Шрифт:
Интервал:
Закладка:
Единственное, о чем я жалел, – что Герда меня сейчас не видит. Не видит, как я расхаживаю из зала в зал, ухмыляюсь, танцую, пью коктейли. Не видит, как глазеют на меня женщины. Свобода, которую я нес с собой, была ужасно привлекательной для других, они сами не понимали, чем я их так притягиваю.
Наконец я оказался в полутемном зале, где на круглых подиумах танцевали у шестов девушки, так затейливо раздетые, что у меня закружилась голова. Свобода делала свое дело; я был не коммерсант, вечно загруженный текущими делами, не ученик волшебника, корпящий над заданиями, не воспитанник, являющийся в столовую по часам. Я был даже не подросток; все, что во мне осталось несовершеннолетнего – воспоминания о запретных снах, и в этот момент все запреты упали.
Сразу несколько взглядов попытались поймать мой взгляд; ближайшая танцовщица повисла на шесте вниз головой – сложнейший трюк. У нее была татуировка на ягодице, похожая на боевой щит с воинственным гербом.
– Почему ты до сих пор один? – незнакомка уже сидела напротив, я не понял, откуда она взялась. На всякий случай проверил – нет, танцовщица продолжала змеиться вокруг шеста, а эта, похожая на нее, как сестра, была одета в темно-синее платье с таким декольте, что грудь ее лежала на столе, как два апельсина.
* * *
Через десять минут мы прыгали в желтых и зеленых вспышках на танцполе, а потом как-то сразу оказались в гостиничном номере. Клуб помещался в подвале башни, башня высилась среди полусотни небоскребов, и везде горели вывески – бирюзовые, малиновые, белые, они плавали в ночном небе и отражались в стеклянных гранях отелей. Девушка несколько раз назвала свое имя, я не запомнил.
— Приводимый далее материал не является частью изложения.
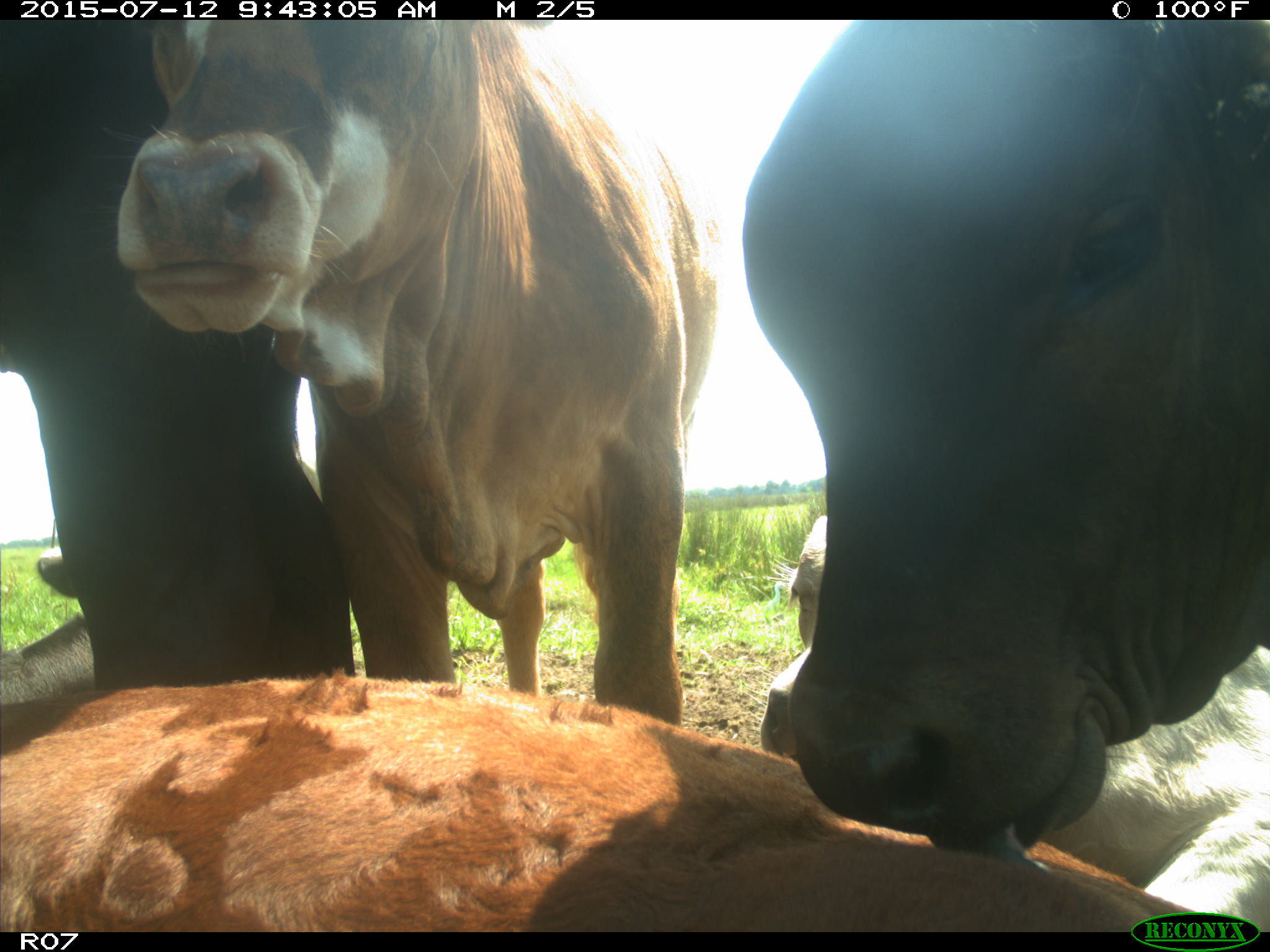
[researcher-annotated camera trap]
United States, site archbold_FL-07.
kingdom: Animalia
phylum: Chordata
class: Mammalia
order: Artiodactyla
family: Bovidae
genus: Bos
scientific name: Bos taurus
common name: domestic cow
Она сбросила бретельки с плеч, и груди-апельсины выкатились из тонкой ткани. Это не сон, подумал я, глупо ухмыляясь. Ничто мне не помешает, никто не превратится в корабль и не ускользнет. Не имеет значения ни имя, ни кто она такая – сейчас она моя, я наконец-то сделаю то, о чем мечтал, что мне снилось…
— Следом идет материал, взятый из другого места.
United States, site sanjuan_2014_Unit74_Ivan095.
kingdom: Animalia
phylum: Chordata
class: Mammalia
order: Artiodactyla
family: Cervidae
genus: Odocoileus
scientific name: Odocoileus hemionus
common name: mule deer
У нее был упругий, твердый и нежный язык. Пытаясь справиться с его напором, я почему-то вспомнил подсобку, где мы когда-то обжимались с Линой. Казалось бы, ничего общего – тесная комнатушка, заваленная коробками и ящиками, и огромный гостиничный номер с окном до пола, сквозь которое проступает ночной город, полный удовольствий, наслаждений, огней…
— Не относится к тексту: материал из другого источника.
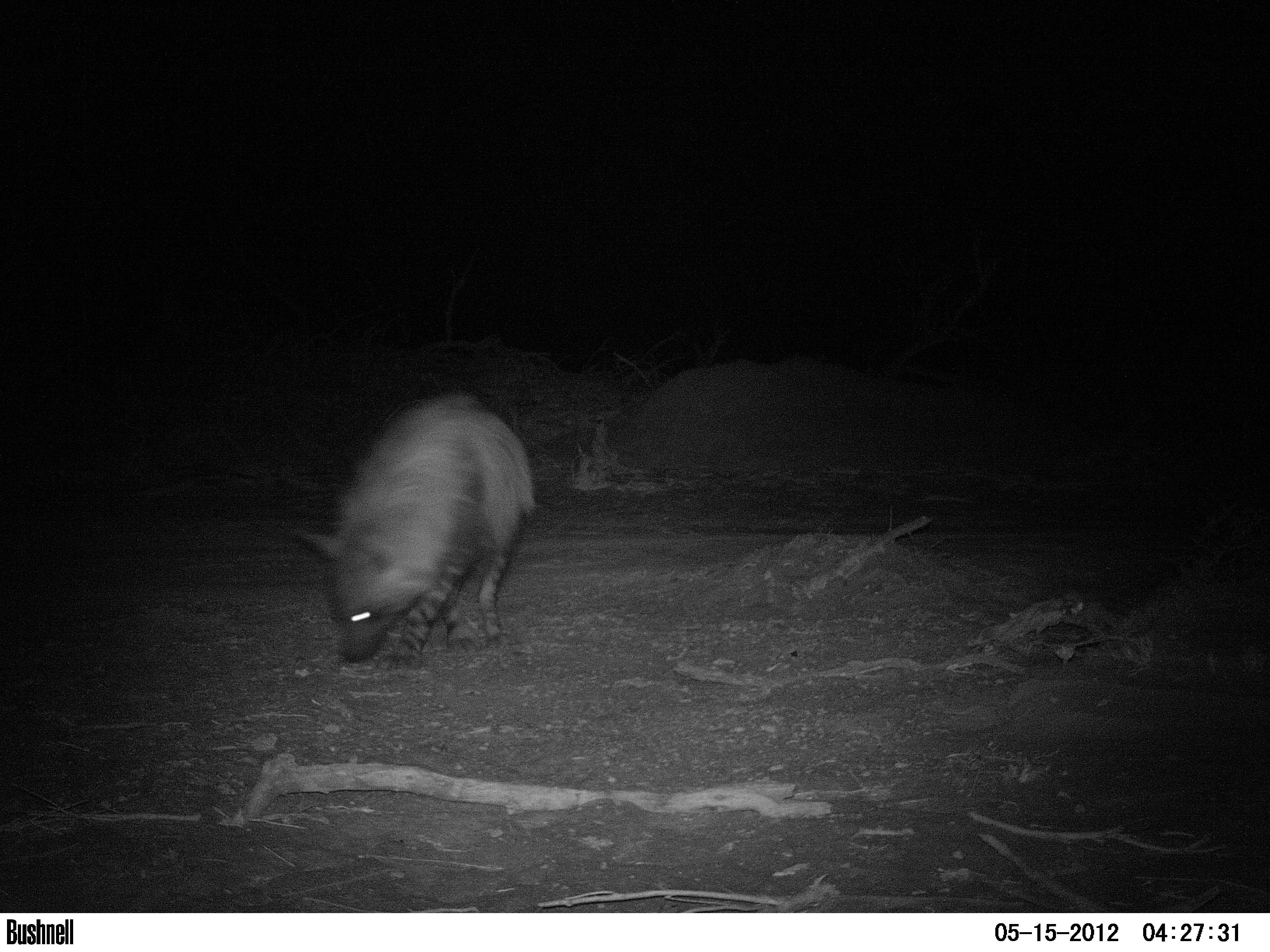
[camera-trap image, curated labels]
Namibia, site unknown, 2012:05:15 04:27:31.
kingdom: Animalia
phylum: Chordata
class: Mammalia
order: Carnivora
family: Hyaenidae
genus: Parahyaena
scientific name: Parahyaena brunnea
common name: brown hyena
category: hyaena brunnea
Она уже раздевала меня, уже расстегнула рубашку, уже добралась до пояса брюк. Уже я чувствовал ее ладонь у себя на причинном месте, и, судя по одобрительному воркованию, я был что надо, соответствовал высшим стандартам и превосходил их. Она пахла духами и свежим потом, а мне мерещился запах старого лака, древесной стружки и мышиного помета – как у меня в подсобке…
Не помню, что было в следующие несколько минут. Я пришел в себя в зеркальном лифте, в расстегнутой рубашке навыпуск, с безумными глазами, с перепачканным помадой голым животом. Пожилая респектабельная пара, волей случая оказавшаяся в той же лифтовой коробке, глядела на меня со смесью сочувствия и легкой брезгливости.
* * *
Ни разу за остаток ночи мне не удалось сомкнуть глаз. Я лежал, слушая, как просыпаются белки в кроне дерева, как они беседуют и ругаются. Как завывают далекие сирены полицейских и «Cкорых». Как трещат, пробуя голос, птицы.
И думал, что океан невозможно пересечь до конца, можно только прибиться где-нибудь к берегу. И что шторма ломают мачты, как спички. И что пиратов с острова уже подобрали их подельщики, и они прицельно ищут в океане Герду – чтобы отомстить.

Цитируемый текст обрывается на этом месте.